▶ _WHAT IS REQUIRED_:
Copy only this range: the line with "Measuring from (646,1)" through the final line of the material, inclusive at both ends.
# START OF RECORDED INFORMATION
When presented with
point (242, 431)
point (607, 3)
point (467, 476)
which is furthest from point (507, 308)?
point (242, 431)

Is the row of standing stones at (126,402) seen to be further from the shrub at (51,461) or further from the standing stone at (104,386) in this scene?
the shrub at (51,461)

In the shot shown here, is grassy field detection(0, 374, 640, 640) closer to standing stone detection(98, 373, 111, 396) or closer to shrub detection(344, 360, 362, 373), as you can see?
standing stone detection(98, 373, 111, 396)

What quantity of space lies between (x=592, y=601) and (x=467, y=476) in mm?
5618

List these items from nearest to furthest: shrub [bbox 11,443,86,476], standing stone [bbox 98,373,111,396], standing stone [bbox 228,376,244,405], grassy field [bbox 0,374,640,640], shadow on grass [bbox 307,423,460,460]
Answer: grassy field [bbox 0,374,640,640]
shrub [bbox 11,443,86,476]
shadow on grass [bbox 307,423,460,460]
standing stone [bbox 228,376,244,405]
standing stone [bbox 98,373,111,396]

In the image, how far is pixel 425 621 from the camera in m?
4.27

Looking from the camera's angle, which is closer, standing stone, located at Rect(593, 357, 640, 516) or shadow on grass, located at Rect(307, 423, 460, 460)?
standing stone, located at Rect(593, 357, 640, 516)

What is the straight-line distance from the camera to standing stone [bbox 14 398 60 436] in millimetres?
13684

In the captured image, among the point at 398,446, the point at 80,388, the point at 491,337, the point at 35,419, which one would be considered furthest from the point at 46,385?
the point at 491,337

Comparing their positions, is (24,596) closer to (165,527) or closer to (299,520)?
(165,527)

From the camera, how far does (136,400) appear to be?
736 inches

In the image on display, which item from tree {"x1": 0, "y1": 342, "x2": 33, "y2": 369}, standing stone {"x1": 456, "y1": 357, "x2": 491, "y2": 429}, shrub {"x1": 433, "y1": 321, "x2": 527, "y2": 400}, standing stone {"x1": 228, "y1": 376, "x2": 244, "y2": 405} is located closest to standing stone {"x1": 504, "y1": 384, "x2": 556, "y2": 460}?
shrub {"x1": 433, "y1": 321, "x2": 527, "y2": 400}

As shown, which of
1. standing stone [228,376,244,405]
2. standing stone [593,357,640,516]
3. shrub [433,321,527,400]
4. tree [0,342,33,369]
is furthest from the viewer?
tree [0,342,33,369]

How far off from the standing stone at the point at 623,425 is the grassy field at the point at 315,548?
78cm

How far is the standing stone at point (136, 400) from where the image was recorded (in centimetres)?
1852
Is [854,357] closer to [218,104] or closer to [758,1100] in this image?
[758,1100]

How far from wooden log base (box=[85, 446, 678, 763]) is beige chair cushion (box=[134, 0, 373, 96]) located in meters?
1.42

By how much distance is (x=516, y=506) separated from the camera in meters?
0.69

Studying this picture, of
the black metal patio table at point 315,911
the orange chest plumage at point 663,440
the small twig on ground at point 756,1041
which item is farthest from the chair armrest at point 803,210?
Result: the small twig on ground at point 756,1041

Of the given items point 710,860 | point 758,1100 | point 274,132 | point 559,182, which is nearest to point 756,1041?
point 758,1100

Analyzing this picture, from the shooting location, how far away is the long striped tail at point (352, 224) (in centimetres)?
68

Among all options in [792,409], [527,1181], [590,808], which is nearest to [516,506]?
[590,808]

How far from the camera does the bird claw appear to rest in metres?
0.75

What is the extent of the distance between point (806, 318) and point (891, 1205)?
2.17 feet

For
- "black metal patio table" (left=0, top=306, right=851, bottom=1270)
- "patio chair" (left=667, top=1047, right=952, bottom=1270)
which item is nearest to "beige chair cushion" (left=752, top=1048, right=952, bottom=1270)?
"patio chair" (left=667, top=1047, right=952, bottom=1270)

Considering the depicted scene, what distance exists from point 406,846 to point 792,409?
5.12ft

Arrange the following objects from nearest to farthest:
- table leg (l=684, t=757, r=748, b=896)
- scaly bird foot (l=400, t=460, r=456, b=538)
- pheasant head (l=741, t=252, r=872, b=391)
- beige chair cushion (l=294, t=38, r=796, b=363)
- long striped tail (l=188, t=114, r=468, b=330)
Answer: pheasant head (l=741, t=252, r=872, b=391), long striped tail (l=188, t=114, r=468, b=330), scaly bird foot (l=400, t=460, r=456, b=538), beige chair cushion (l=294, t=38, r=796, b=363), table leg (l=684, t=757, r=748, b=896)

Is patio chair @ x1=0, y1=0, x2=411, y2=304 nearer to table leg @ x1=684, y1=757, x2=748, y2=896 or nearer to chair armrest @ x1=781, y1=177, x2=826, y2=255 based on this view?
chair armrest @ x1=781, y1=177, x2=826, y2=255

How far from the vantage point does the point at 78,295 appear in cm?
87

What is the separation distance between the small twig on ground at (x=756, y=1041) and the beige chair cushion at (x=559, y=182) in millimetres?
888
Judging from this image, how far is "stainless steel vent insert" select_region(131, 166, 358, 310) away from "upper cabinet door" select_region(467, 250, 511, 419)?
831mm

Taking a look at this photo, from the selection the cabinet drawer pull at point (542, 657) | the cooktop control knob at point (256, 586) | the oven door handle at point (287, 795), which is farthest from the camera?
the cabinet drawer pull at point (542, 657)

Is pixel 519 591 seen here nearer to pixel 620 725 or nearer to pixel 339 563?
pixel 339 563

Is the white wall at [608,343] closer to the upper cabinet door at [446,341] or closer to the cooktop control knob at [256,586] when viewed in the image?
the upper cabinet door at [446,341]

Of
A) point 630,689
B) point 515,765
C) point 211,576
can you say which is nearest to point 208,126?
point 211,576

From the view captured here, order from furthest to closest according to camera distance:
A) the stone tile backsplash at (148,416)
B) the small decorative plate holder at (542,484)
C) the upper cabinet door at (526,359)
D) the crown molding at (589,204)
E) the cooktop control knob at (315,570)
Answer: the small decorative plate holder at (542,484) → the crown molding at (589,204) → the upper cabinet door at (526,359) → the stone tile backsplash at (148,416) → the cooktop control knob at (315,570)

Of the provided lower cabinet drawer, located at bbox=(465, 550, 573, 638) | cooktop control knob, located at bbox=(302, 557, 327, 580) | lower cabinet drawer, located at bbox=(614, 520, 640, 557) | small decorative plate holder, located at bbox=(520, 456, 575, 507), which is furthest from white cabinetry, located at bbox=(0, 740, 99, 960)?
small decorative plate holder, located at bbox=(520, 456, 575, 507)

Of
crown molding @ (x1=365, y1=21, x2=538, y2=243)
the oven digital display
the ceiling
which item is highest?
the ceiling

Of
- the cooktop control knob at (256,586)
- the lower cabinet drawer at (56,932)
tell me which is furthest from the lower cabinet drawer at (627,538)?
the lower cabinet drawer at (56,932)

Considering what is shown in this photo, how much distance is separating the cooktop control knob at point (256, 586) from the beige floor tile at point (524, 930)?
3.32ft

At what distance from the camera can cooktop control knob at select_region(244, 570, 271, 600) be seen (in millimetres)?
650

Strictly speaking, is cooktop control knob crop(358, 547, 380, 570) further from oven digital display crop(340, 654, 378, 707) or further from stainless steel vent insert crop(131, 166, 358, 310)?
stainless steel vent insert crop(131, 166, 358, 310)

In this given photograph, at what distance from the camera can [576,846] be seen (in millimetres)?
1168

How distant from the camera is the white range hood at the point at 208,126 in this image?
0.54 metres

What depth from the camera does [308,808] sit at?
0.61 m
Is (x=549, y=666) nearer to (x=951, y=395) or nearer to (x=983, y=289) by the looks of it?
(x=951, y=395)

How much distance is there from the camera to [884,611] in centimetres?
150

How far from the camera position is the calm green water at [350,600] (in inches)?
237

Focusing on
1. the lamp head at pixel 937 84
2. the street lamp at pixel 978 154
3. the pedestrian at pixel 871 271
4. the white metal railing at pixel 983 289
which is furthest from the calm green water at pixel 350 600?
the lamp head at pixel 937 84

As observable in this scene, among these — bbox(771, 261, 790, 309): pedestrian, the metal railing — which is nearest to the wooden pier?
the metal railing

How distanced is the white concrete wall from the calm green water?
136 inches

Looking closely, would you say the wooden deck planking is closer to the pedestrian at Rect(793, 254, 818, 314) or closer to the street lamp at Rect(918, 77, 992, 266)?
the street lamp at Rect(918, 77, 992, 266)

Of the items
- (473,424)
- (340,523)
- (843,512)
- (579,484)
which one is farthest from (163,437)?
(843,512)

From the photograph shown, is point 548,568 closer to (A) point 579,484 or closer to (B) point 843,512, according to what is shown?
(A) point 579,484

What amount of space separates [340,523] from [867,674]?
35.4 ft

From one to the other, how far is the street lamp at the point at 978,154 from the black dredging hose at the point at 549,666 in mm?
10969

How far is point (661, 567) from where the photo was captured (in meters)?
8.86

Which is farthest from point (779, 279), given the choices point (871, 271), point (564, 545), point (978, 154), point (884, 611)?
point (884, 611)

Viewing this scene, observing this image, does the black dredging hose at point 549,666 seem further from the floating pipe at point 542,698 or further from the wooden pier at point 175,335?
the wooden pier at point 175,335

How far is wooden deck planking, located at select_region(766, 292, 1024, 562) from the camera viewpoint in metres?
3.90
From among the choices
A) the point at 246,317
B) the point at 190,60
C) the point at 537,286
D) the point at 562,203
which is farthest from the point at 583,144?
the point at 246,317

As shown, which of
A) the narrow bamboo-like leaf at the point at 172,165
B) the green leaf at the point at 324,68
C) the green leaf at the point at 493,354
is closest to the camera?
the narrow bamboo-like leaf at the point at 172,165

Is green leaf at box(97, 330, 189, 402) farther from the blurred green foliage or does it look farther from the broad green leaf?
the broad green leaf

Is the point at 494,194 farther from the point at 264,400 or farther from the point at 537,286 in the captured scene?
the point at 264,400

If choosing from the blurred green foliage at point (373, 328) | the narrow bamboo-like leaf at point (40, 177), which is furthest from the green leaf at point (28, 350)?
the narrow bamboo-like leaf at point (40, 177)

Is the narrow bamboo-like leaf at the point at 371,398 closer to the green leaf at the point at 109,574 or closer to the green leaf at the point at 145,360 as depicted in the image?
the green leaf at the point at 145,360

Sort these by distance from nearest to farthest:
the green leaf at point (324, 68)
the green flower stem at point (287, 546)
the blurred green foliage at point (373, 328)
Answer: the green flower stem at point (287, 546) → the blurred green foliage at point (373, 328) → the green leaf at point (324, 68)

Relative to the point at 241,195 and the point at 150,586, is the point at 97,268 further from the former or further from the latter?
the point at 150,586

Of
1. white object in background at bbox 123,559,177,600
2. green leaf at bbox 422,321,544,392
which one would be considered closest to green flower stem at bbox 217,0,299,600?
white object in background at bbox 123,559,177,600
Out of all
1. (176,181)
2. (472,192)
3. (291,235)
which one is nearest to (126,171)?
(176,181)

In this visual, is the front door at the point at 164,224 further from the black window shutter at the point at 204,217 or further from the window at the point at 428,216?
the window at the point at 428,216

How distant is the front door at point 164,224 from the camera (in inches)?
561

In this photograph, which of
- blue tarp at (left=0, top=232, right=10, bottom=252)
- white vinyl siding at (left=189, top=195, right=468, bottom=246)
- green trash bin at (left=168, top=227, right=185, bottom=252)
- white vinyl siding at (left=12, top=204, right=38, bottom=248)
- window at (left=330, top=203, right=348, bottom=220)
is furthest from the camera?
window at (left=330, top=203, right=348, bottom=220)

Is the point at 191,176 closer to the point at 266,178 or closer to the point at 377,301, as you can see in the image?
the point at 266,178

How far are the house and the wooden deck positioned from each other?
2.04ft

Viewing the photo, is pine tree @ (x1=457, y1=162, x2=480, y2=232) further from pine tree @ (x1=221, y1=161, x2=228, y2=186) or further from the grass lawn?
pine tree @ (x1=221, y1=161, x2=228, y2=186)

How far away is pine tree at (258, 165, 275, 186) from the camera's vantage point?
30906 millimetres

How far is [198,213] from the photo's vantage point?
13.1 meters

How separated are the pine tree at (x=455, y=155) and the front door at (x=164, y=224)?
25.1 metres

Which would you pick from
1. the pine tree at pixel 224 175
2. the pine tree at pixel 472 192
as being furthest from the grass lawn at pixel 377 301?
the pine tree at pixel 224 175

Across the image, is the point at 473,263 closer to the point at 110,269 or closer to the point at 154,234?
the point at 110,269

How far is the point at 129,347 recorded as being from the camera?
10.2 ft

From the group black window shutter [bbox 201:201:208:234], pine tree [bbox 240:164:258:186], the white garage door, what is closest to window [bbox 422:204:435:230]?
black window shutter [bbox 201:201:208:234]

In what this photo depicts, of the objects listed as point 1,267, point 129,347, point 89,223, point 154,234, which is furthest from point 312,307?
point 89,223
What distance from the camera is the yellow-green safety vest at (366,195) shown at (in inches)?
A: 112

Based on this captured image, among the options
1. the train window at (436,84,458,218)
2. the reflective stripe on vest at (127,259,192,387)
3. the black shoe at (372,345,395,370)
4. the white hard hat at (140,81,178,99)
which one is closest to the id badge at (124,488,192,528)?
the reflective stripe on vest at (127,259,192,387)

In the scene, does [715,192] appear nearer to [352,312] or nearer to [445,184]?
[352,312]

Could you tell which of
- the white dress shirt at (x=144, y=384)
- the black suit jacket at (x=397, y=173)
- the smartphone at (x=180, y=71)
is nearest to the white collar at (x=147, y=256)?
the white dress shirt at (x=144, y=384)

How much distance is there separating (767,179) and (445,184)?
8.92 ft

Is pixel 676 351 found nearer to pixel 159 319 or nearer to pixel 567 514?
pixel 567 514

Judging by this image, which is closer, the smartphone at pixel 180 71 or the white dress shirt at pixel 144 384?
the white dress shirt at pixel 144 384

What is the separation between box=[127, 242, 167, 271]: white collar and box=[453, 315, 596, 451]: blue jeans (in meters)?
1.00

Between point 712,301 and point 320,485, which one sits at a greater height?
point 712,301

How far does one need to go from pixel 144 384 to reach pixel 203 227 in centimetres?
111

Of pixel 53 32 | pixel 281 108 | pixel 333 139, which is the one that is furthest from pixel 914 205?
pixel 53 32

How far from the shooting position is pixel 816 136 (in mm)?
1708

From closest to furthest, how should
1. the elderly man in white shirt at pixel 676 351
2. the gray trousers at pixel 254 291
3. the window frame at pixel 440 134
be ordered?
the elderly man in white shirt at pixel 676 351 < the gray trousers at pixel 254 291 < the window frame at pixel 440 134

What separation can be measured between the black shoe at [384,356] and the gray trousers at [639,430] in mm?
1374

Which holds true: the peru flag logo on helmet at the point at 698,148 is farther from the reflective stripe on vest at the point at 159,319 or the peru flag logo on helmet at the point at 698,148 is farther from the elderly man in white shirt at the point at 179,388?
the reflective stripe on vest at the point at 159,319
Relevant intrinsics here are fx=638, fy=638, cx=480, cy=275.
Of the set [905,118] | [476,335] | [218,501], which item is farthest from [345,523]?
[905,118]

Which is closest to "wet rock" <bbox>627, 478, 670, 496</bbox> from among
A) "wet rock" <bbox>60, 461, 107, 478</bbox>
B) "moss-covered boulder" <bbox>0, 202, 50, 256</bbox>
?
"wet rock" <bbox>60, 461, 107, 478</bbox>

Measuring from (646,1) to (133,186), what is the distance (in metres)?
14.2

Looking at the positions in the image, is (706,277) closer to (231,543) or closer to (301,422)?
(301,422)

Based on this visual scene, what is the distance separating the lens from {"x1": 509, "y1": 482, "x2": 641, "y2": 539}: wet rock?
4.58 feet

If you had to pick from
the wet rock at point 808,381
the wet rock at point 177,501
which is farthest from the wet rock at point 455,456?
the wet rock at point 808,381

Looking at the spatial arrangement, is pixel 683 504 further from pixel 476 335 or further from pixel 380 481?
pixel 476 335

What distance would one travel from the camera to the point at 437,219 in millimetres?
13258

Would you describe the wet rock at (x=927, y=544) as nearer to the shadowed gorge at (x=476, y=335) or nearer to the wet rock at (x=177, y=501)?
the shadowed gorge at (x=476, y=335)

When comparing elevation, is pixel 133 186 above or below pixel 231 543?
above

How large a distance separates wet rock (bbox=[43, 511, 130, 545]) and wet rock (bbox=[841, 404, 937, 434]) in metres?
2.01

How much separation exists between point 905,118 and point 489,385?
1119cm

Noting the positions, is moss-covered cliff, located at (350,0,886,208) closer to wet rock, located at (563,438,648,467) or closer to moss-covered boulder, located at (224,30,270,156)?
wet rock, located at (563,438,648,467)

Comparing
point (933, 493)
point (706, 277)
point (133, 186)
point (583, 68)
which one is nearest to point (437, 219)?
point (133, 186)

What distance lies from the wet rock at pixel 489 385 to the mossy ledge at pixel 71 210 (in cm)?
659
# END OF RECORDED INFORMATION
▶ _ANSWER IN FULL_:
Measuring from (646,1) to (133,186), what is the distance (in metres)?
14.2

Looking at the positions in the image, is (706,277) closer to (231,543) or closer to (301,422)?
(301,422)

Based on this visual scene, what is the distance separating the lens from {"x1": 509, "y1": 482, "x2": 641, "y2": 539}: wet rock?
4.58 feet

If you had to pick from
the wet rock at point 808,381
the wet rock at point 177,501
which is farthest from the wet rock at point 455,456?
the wet rock at point 808,381

Looking at the spatial arrangement, is pixel 683 504 further from pixel 476 335 or further from pixel 380 481?
pixel 476 335

What distance would one travel from the camera to the point at 437,219 in millimetres?
13258

Would you describe the wet rock at (x=927, y=544) as nearer to the shadowed gorge at (x=476, y=335) or nearer to the wet rock at (x=177, y=501)?
the shadowed gorge at (x=476, y=335)

When comparing elevation, is pixel 133 186 above or below pixel 231 543?
above

How large a distance separates wet rock (bbox=[43, 511, 130, 545]) and wet rock (bbox=[841, 404, 937, 434]) in metres?
2.01

How much separation exists between point 905,118 and point 489,385?
1119cm

Noting the positions, is moss-covered cliff, located at (350,0,886,208) closer to wet rock, located at (563,438,648,467) or closer to moss-covered boulder, located at (224,30,270,156)?
wet rock, located at (563,438,648,467)

Comparing
point (933, 493)
point (706, 277)
point (133, 186)
point (583, 68)
which one is nearest to point (437, 219)?
point (133, 186)

What distance lies from the wet rock at pixel 489 385 to the mossy ledge at pixel 71 210 (in cm)?
659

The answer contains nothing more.